Friday, March 13, 2015

discerning-the cloister walk



I've put down everything to read this book and honestly I cannot believe I haven't read it before.  I think that it has been buried in my Amazon wish list waiting for the time to be right.  In this year of discernment for me, of course, it is exactly the right time.

I've pretty much fallen in love with every spiritual group and their words I have read so far.  It doesn't seem to matter which rule of life they follow.  When they are following their hearts and that still quiet voice what comes forth is magic.  Having read countless books by Quaker authors, recently my reading has turned to the Catholics through reading the stories of the Saints and the works of Jesuit Father James Martin.  

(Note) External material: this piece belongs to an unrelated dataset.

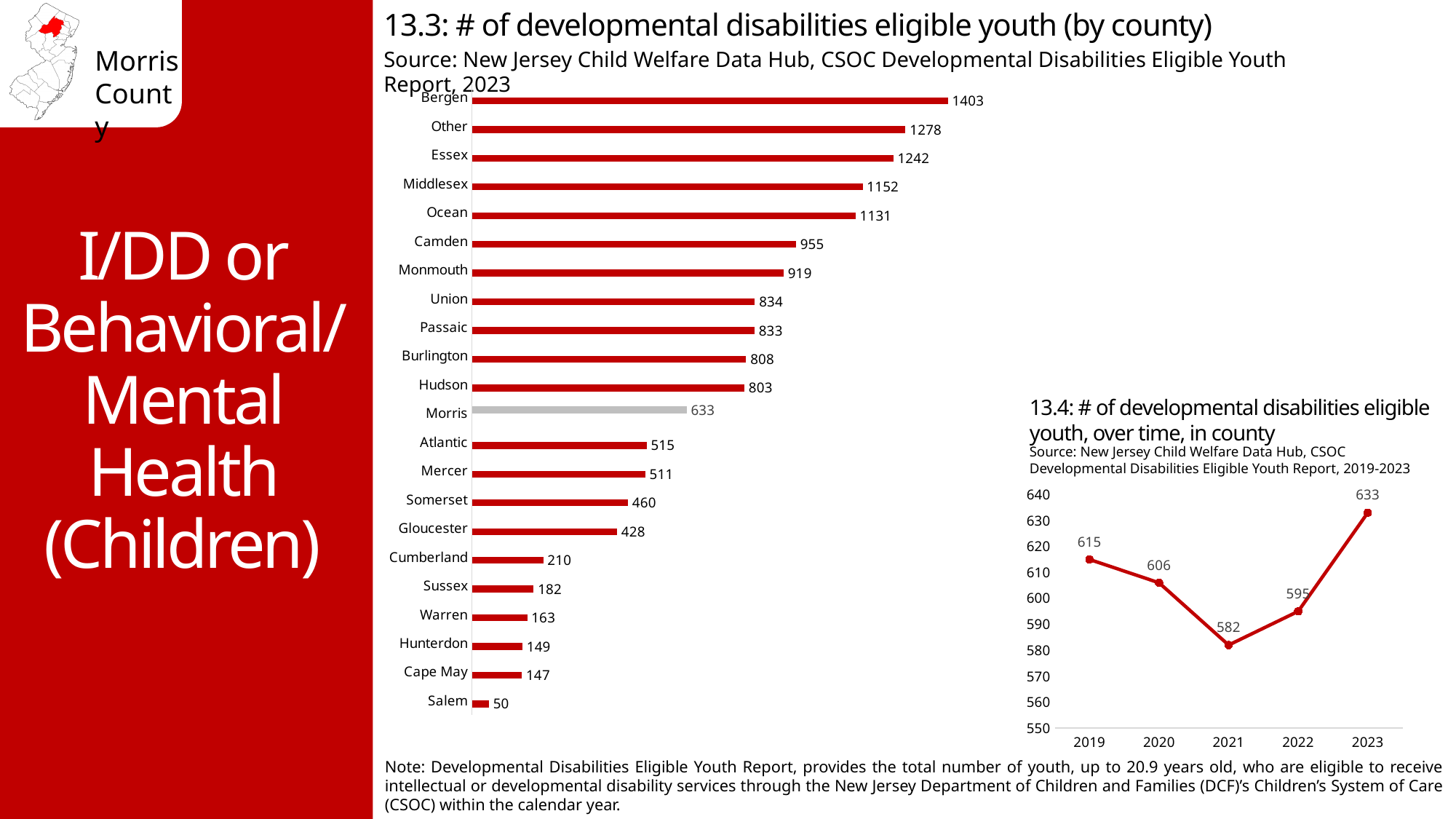
In chart 13.3 (by county), which county has the lowest number of developmental disabilities eligible youth? Salem In chart 13.4 (over time, in county), what is the difference between the 2023 and 2022 values? 38 In chart 13.3 (by county), what is the value for Hunterdon? 149 What type of chart is chart 13.4 (# of developmental disabilities eligible youth over time, in county)? Line chart In chart 13.3 (by county), what is the difference between the values for Bergen and Morris? 770 In chart 13.3 (by county), which county has the highest number of developmental disabilities eligible youth? Bergen What type of chart is chart 13.3 (# of developmental disabilities eligible youth by county)? Bar chart In chart 13.3 (# of developmental disabilities eligible youth by county), what is the value for Morris? 633 In chart 13.4 (over time, in county), which year has the highest value? 2023 In chart 13.3 (by county), how many bars (categories) are shown? 22 In chart 13.4 (over time, in county), what is the value for 2021? 582 In chart 13.3 (by county), which has a larger value, Camden or Monmouth? Camden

Kathleen Norris was not Catholic during her stay at Saint John's Abbey, but goodness her poetic musings have me falling in love with the Benedictines as well.  I feel myself drawn more and more to spending some time in retreat this year among a contemplative group.  There is something about the simplicity and the schedule that appeals to me.  Perhaps more than anything it's the appeal of a time of silence away from the distractions of current life that I am yearning for.

I've never been able to pinpoint exactly what faith road to follow.  I've always been able to find some offense in doctrine somewhere, but I have been drawn more and more to these contemplative communities.  People scoff at my love and aspirations of being a nun, and truly I don't feel that is my course, but there is something to being a woman religious, an oblate, or simply a spiritual woman of service.   No matter what calling I end up following, I do know that when I picture my future, I see a quiet simple life full of prayer, contemplation and the giving of much kindness.  I don't think it gets any simpler than that.

I am still discerning.  The beautiful words of Brother Lawrence, James Martin and now Kathleen Norris have been a welcome addition on my journey this year.